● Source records
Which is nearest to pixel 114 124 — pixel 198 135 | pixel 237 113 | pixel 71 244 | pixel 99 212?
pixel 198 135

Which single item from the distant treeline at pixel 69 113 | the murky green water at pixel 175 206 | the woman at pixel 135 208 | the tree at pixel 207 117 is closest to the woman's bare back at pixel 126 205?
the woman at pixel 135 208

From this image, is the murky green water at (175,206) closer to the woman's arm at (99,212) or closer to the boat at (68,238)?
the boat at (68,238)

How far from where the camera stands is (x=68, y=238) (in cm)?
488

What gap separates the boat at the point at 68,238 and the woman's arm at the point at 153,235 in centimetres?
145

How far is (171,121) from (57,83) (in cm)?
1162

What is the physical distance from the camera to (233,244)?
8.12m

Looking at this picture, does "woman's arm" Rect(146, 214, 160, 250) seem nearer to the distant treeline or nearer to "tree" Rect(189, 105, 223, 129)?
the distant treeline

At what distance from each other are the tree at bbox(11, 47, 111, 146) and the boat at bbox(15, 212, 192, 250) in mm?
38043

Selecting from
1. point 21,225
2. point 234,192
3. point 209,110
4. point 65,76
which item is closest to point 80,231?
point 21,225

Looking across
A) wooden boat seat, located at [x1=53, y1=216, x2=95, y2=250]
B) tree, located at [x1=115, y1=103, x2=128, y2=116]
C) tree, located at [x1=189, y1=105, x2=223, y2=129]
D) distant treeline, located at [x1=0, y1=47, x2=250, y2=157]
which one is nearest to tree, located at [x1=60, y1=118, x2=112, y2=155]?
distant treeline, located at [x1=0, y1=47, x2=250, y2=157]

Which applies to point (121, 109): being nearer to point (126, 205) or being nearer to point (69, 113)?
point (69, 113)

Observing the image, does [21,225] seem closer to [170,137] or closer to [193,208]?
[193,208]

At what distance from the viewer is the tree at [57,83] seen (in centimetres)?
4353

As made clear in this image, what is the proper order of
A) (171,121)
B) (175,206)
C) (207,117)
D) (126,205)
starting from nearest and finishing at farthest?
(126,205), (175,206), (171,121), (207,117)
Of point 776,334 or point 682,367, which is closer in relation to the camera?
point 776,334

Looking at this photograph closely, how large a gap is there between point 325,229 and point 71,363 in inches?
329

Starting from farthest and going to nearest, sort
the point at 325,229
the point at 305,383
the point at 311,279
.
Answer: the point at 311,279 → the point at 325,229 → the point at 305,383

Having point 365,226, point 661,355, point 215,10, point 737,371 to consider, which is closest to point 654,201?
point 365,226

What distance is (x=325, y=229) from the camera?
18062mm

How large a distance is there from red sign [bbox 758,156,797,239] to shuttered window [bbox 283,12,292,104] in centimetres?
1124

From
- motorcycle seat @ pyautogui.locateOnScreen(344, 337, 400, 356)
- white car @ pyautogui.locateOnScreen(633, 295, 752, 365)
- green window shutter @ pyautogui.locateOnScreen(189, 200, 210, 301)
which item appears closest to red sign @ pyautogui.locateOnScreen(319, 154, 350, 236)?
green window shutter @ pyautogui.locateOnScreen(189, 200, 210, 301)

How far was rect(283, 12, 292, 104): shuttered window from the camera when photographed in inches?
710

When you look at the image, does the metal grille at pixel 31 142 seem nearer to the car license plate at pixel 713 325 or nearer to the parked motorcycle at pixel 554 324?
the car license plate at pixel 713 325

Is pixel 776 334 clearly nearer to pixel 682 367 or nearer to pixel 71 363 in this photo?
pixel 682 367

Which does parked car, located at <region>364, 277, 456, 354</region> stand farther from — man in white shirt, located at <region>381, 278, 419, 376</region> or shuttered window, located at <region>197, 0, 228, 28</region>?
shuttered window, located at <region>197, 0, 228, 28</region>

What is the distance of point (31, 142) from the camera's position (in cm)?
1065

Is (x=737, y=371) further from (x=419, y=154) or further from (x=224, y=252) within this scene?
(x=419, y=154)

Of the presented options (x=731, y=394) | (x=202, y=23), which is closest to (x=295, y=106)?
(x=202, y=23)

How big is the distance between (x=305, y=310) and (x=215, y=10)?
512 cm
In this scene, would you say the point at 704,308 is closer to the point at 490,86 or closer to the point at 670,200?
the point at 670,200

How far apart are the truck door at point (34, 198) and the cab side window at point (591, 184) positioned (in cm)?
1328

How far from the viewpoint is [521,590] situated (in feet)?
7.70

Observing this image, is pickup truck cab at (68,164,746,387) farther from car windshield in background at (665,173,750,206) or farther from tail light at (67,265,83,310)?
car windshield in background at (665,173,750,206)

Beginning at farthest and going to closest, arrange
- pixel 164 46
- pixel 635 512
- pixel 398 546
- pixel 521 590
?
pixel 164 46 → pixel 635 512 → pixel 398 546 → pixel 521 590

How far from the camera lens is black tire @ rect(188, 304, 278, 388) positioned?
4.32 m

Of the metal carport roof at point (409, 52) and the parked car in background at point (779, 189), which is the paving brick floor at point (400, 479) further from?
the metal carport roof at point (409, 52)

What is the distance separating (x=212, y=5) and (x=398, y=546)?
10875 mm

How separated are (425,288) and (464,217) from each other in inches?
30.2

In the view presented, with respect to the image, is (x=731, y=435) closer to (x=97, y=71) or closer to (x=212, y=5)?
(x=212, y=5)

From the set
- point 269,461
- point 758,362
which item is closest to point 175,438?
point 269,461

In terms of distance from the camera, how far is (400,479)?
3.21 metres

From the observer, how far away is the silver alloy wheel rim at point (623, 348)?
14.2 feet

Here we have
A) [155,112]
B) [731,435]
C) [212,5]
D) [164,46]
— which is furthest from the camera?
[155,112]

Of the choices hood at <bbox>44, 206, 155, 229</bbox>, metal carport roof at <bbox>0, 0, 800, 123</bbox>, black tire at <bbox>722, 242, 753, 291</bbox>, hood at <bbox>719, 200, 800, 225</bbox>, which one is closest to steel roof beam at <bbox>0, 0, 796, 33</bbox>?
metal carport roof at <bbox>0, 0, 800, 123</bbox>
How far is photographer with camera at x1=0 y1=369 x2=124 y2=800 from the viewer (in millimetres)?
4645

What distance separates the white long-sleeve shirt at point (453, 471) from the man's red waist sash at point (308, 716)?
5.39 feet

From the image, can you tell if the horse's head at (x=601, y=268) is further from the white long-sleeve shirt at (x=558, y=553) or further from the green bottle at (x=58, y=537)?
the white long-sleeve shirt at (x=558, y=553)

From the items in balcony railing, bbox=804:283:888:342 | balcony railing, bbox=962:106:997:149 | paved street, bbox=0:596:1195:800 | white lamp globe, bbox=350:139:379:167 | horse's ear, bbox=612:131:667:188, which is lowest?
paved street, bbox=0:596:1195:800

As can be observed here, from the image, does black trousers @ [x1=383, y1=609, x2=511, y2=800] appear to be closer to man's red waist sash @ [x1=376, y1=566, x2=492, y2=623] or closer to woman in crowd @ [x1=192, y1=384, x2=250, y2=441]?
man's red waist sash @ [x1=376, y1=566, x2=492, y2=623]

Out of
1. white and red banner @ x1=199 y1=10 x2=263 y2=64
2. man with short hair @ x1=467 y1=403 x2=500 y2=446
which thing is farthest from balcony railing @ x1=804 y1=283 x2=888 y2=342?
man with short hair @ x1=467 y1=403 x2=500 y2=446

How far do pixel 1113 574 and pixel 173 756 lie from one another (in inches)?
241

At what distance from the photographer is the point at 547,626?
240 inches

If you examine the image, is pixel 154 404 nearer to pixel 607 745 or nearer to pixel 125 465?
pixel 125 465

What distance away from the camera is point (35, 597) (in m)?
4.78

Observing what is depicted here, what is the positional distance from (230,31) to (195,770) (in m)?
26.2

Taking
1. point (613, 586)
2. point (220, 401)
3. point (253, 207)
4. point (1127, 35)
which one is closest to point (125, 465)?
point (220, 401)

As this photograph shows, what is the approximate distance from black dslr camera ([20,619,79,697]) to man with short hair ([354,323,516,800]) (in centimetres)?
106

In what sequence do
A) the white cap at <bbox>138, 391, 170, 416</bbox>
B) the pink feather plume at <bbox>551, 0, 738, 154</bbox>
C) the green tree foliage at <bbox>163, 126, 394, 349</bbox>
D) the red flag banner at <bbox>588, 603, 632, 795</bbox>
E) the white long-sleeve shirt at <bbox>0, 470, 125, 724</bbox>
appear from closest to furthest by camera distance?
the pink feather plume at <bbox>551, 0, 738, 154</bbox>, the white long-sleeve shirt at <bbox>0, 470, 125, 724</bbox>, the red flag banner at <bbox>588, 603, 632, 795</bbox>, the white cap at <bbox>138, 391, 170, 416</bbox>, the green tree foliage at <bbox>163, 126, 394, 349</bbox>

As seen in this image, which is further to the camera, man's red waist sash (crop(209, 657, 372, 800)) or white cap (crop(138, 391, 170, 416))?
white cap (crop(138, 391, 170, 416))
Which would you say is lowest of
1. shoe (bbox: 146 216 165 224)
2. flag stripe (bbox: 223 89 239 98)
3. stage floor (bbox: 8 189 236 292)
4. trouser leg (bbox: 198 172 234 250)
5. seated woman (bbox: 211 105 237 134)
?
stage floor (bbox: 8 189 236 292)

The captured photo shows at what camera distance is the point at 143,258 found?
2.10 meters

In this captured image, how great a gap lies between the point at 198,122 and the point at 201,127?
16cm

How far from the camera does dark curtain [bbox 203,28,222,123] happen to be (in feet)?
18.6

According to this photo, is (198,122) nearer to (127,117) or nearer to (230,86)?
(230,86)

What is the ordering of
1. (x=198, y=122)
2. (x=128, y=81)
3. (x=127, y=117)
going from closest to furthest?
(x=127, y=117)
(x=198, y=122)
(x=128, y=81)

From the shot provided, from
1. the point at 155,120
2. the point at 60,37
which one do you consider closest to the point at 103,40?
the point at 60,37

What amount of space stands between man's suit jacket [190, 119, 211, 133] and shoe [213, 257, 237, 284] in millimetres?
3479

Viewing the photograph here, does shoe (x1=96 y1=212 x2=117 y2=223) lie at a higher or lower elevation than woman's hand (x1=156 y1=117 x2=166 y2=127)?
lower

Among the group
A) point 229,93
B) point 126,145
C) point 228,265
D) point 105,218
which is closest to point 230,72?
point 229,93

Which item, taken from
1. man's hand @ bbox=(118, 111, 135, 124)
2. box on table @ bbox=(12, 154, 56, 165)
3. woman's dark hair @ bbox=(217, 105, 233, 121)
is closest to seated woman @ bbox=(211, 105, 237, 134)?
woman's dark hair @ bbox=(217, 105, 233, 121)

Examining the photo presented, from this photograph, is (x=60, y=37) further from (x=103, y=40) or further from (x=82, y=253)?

● EXERCISE DESCRIPTION
Starting at the line that contains "Among the group", quote each remaining line of the entries above, unchanged.

● CORRECT OUTPUT
Among the group
A) point 229,93
B) point 126,145
C) point 228,265
D) point 105,218
which is closest to point 230,72?
point 229,93

Which item, taken from
1. man's hand @ bbox=(118, 111, 135, 124)
2. box on table @ bbox=(12, 154, 56, 165)
3. woman's dark hair @ bbox=(217, 105, 233, 121)
is closest to seated woman @ bbox=(211, 105, 237, 134)?
woman's dark hair @ bbox=(217, 105, 233, 121)

Examining the photo presented, from this photograph, is (x=60, y=37) further from (x=103, y=40) or further from (x=82, y=253)?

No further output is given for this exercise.